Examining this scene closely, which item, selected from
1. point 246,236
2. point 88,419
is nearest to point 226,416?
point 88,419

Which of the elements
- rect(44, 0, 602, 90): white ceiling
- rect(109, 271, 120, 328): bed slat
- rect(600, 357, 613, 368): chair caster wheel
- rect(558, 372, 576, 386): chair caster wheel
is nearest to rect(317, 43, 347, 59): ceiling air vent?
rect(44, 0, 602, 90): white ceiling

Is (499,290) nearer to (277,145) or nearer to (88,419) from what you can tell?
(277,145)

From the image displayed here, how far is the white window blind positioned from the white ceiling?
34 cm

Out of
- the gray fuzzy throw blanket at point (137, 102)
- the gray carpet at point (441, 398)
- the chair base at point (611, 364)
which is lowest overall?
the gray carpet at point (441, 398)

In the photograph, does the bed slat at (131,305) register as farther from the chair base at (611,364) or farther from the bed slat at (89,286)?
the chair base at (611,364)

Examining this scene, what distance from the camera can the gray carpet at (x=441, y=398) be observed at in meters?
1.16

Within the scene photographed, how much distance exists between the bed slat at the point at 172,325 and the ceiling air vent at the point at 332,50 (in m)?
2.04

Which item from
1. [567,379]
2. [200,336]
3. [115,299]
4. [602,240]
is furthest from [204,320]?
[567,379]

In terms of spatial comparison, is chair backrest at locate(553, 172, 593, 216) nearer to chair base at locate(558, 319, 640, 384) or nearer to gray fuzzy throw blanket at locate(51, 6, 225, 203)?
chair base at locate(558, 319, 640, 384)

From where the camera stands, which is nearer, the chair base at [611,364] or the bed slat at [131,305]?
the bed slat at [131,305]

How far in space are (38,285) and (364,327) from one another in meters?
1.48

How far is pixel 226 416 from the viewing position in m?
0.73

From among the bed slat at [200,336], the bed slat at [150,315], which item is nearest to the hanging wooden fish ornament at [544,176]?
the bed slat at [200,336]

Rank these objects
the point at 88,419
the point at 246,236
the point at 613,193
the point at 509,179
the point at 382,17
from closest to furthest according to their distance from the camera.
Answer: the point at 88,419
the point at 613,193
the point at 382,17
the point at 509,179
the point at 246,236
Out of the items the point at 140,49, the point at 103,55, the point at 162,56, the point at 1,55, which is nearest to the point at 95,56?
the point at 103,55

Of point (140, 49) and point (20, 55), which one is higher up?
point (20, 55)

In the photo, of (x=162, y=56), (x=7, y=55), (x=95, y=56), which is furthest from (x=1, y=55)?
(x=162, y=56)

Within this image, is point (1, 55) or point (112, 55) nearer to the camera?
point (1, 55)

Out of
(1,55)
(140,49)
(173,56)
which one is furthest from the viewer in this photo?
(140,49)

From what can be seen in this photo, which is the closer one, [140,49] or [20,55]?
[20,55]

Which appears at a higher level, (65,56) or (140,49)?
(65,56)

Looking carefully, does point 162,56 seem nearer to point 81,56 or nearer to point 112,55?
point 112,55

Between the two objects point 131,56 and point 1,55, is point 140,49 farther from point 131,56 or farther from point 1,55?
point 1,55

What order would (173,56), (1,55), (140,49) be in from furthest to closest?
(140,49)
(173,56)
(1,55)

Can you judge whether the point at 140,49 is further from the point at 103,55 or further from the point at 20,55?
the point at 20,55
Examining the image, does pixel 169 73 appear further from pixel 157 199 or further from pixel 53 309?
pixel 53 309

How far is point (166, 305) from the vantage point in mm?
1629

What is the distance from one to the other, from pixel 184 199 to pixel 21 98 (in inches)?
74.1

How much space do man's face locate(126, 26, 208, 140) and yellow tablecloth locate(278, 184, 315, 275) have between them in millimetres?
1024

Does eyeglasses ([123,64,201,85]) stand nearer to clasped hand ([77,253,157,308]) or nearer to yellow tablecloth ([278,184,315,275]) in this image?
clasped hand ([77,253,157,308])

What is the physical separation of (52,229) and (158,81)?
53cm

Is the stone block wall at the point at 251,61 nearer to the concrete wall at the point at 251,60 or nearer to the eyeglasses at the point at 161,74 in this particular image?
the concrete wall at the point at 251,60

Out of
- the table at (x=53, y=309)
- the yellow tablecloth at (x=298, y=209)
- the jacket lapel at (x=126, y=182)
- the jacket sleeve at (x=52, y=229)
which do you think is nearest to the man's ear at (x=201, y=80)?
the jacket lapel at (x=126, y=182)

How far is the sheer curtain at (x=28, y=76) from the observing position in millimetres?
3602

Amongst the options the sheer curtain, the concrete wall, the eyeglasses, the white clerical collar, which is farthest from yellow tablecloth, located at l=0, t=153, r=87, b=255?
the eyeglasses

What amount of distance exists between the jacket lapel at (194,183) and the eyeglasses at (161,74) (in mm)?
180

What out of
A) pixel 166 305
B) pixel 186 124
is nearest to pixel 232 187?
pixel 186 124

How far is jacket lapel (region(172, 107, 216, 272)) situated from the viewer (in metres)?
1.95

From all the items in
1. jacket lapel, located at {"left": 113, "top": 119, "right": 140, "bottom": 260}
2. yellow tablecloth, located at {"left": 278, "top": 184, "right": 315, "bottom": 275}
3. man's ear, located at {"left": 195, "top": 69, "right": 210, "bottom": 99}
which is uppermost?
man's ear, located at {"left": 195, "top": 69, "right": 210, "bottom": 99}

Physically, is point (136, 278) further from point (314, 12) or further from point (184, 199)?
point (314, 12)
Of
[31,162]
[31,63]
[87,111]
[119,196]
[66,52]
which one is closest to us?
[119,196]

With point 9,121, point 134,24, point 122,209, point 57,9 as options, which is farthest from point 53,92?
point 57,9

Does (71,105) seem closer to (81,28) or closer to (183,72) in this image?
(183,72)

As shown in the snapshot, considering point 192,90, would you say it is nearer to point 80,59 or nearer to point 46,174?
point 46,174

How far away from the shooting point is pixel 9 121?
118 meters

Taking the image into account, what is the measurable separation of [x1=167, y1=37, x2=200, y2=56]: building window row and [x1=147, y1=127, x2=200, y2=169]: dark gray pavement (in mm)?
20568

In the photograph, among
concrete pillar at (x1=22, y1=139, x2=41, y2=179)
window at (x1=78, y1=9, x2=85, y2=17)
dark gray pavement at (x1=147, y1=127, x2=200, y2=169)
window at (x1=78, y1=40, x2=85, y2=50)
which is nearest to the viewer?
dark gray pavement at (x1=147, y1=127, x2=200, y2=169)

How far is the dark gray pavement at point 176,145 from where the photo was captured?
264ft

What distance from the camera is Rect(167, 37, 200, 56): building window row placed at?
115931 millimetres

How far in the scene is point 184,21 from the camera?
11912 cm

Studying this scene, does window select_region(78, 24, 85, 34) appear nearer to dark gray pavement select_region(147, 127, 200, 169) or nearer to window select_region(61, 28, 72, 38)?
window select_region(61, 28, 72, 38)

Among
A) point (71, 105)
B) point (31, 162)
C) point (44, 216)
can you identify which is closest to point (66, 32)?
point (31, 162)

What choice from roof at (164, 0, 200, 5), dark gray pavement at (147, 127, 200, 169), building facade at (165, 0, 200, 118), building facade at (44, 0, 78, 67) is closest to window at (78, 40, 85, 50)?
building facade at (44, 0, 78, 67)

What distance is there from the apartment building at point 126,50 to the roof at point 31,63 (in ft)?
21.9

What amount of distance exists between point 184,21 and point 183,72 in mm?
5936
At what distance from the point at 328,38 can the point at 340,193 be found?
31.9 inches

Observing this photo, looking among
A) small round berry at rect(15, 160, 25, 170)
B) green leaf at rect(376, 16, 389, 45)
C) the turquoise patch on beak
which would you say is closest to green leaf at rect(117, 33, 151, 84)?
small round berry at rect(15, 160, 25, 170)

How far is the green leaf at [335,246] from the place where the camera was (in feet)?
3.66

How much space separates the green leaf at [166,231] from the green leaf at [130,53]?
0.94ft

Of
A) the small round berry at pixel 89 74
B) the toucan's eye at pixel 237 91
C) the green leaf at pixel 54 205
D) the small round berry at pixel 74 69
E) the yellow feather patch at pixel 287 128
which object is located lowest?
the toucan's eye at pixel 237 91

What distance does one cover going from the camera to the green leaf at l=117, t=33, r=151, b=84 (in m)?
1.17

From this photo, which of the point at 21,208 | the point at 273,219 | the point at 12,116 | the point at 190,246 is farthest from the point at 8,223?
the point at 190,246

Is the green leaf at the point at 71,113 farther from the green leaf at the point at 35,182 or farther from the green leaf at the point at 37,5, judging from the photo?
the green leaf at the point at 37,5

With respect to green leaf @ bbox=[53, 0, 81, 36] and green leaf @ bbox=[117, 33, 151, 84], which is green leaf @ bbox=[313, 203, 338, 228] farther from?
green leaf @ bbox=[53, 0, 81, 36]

--

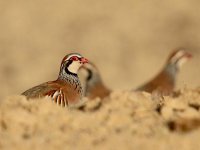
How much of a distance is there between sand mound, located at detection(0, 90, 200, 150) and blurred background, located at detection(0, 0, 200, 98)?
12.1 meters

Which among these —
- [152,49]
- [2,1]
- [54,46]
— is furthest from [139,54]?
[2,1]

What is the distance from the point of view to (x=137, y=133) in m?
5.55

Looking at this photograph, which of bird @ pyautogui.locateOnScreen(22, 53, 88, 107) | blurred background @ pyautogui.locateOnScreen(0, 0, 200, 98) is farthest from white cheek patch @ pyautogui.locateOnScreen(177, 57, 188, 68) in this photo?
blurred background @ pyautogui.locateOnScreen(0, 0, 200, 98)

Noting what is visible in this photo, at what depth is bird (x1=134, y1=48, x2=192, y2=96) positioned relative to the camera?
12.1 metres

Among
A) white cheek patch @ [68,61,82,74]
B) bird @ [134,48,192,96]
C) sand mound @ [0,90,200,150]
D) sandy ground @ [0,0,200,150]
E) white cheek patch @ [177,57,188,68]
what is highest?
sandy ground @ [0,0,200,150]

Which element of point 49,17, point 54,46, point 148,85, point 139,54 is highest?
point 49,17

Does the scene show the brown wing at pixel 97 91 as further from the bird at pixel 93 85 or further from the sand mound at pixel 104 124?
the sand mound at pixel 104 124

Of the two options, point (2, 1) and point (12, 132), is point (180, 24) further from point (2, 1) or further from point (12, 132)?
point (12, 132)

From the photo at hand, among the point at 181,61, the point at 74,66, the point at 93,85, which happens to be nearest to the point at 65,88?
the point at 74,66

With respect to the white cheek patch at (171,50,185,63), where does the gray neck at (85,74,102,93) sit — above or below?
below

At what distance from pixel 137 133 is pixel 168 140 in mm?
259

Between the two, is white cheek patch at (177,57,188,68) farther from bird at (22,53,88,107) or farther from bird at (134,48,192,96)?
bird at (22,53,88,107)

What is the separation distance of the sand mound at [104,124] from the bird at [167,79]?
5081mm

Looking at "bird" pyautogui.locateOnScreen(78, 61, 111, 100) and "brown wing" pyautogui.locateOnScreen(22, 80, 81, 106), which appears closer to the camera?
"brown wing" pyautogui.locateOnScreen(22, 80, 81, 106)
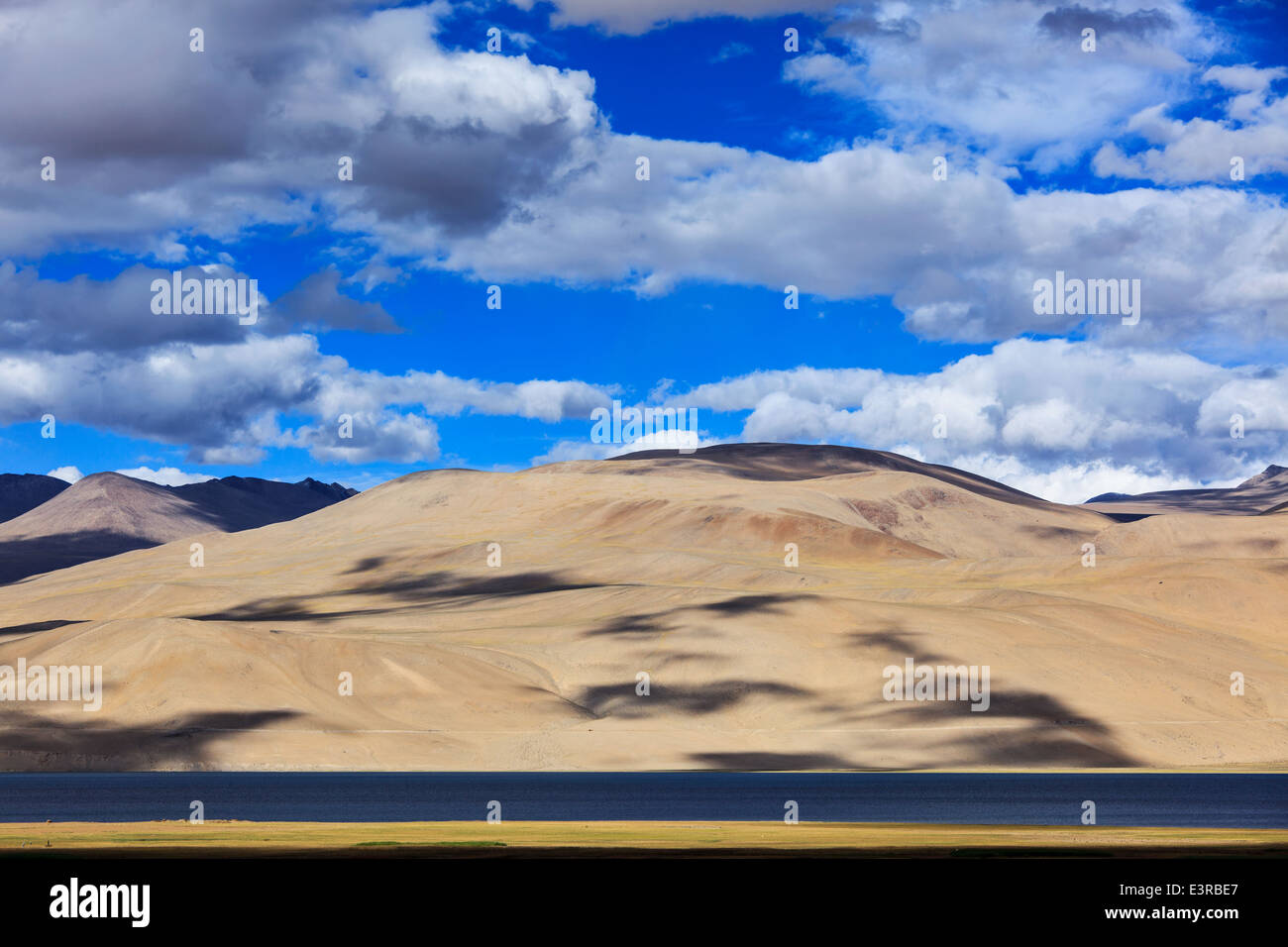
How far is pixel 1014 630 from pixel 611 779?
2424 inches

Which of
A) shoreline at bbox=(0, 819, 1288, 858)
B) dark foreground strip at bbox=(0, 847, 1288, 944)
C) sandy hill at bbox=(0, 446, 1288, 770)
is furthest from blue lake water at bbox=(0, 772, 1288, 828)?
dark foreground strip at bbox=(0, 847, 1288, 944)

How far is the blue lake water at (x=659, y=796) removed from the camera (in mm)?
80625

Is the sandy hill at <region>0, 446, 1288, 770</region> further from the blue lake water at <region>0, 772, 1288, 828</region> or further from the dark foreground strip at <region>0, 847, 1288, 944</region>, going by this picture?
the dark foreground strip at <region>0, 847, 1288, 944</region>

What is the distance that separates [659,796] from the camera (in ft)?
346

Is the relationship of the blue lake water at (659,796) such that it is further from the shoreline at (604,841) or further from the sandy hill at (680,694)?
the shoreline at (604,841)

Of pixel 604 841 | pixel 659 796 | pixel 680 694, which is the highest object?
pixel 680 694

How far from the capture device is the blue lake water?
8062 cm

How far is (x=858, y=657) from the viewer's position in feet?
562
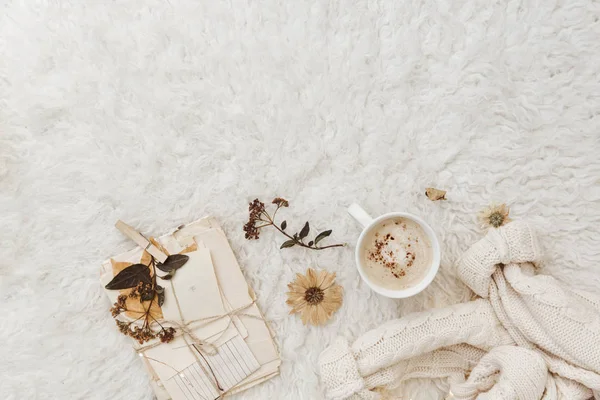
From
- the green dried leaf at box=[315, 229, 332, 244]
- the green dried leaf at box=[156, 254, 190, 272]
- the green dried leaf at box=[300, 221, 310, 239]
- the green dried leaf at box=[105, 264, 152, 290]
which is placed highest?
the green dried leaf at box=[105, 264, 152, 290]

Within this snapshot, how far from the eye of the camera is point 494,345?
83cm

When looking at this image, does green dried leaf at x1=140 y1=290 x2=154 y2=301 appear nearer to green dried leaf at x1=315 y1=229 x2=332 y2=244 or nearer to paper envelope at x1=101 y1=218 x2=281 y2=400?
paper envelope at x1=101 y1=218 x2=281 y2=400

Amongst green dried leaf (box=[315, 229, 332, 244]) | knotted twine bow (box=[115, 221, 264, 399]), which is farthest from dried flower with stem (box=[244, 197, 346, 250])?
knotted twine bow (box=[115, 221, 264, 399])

#### [Challenge]
Write out the records again from the line containing "Of the two options, point" through the line containing "2424 inches", switching "sand mound" to "dune" and changing nothing else. Leave the pictures out.

#### [Answer to the task]
Of the two options, point (2, 1) and point (12, 132), is point (180, 24) further from point (2, 1) or further from point (12, 132)?
point (12, 132)

From the photo at hand, among the point at 181,61, the point at 74,66, the point at 93,85, which happens to be nearest to the point at 65,88?
the point at 74,66

With respect to the white cheek patch at (171,50,185,63), where does the gray neck at (85,74,102,93) sit — above or below?
below

At what distance from pixel 137 133 is pixel 168 140 in mm?
259

Between the two, is white cheek patch at (177,57,188,68) farther from bird at (22,53,88,107) or farther from bird at (134,48,192,96)?
bird at (22,53,88,107)

What is the separation distance of the dune at [104,124] from the bird at [167,79]?
5081mm

Looking at "bird" pyautogui.locateOnScreen(78, 61, 111, 100) and "brown wing" pyautogui.locateOnScreen(22, 80, 81, 106), which appears closer to the camera?
"brown wing" pyautogui.locateOnScreen(22, 80, 81, 106)
How far is pixel 1014 630 from pixel 611 779?
2424 inches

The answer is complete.